6. Mr. Ramachandran made a weak attempt to contend that a decree of a court directing the winding up of a partnership should not be construed as closure of the business for unavoidable reasons. He attempted to say that, if as a result of the suit filed by one partner, a decree in that action resulted in the closure of the business, it should be equated to voluntary closure. Closure of business in the case of a partnership may take place even as a result of dissatisfaction of one partner because the essence of partnership is absolute confidence and trust among all the partners. Once the basis of partnership, namely, absolute trust and confidence among all the partners, la destroyed, the partnership business can come to an end as the result of a decree and it may be described as coming to an end due to unavoidable reasons. Proviso to Section 25FFF reads thus:
Provided that where the undertaking is closed down on account of unavoidable circumstances beyond the control of the employer, the compensation to be paid to the workmen under Clause (b) of Section 25F shall not exceed his average pay for three months.
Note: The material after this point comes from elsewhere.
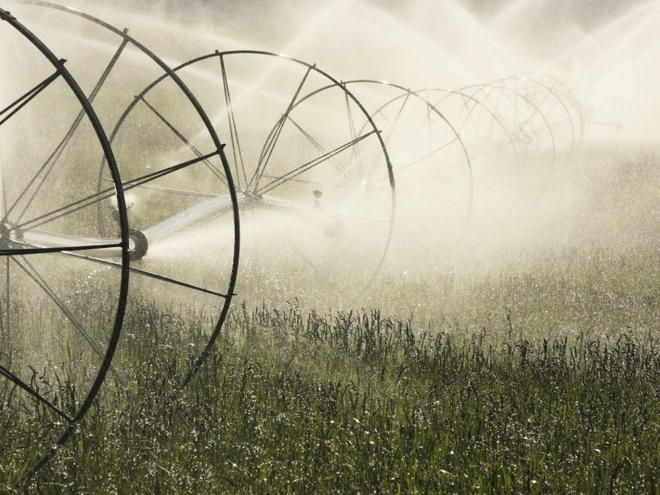 Irrigation Sprinkler Spraying Water on Farm Field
7. The explanation to the section makes an exception to the closure of the business owing to financial difficulties. Reading the whole section in an integrated way, it is clear that the closure of the business for any reason would be normally treated for the purpose of the Industrial Disputes Act as resulting in retrenchment unless the closure came under the proviso to Section 25FFF. Financial difficulties having been obviated, a decree of court directing the closure of the business cannot be relegated to the category of closure for any reason whatsoever, it must necessarily come under unavoidable circumstances. The employer in this case was the partnership itself. The right of action by one partner to wind up the partnership business is an individual right of that partner. In exercising that right, he was not exercising any right of the partnership as such. Therefore, though in this case the suit was instituted by one partner, the decree, which resulted in the winding up of the business, was not a circumstance within the control of the employer. The word 'employer' in the proviso to Section 25FFF can only be understood in the Context of this case as the partnership. Consequently, I am of opinion that the presiding officer of the labour court correctly understood the implications of the discharge in this case and he was right in holding that this was not a case of discharge which would amount to retrenchment while the business continued and, therefore, any dispute of these workmen for payment of compensation under Section 25FFF would not be an Industrial dispute under Section 10.
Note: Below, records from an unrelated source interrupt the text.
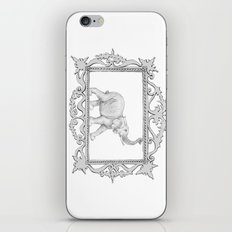grey frame with elephant iPhone & iPod Skin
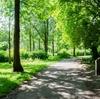 【群馬県伊勢崎市】いせさき市民のもり公園~遊具も充実の大きい公園~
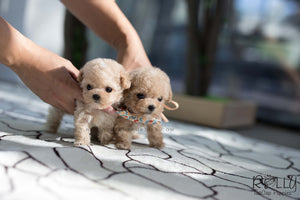 (SOLD to Le) Carl - Poodle. M - Rolly Teacup Puppies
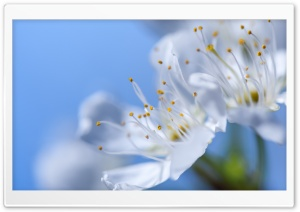 Blossom, Blue Spring Sky HD Wide Wallpaper for Widescreen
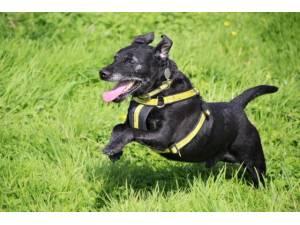 Billy - Male Patterdale Terrier Photo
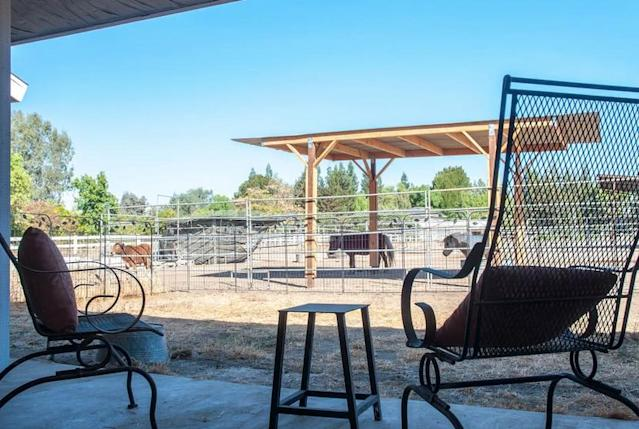 <p>The patio area with barbecue is a great place to kick back and relax. And if you want to take your relaxation to the next level, there's an in-house masseuse. (Airbnb) </p>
8. The writ petition, therefore, fails and la dismissed. Mr. Ramachandran requests me to indicate a way out for the claim for compensation under Section 25FFF being considered by the labour court again. The labour court dismissed the claim of one workman on an application made to it under the appropriate section before this dispute was referred to the labour court for adjudication by the Government. It is true no steps were taken to have that order of dismissal set aside. But I do not find any impediment to the workmen concerned applying again to the labour court under Section 330(2) for compensation of the benefit which they would be entitled to under Section 25FFF. In the circumstances, I do not award any costs.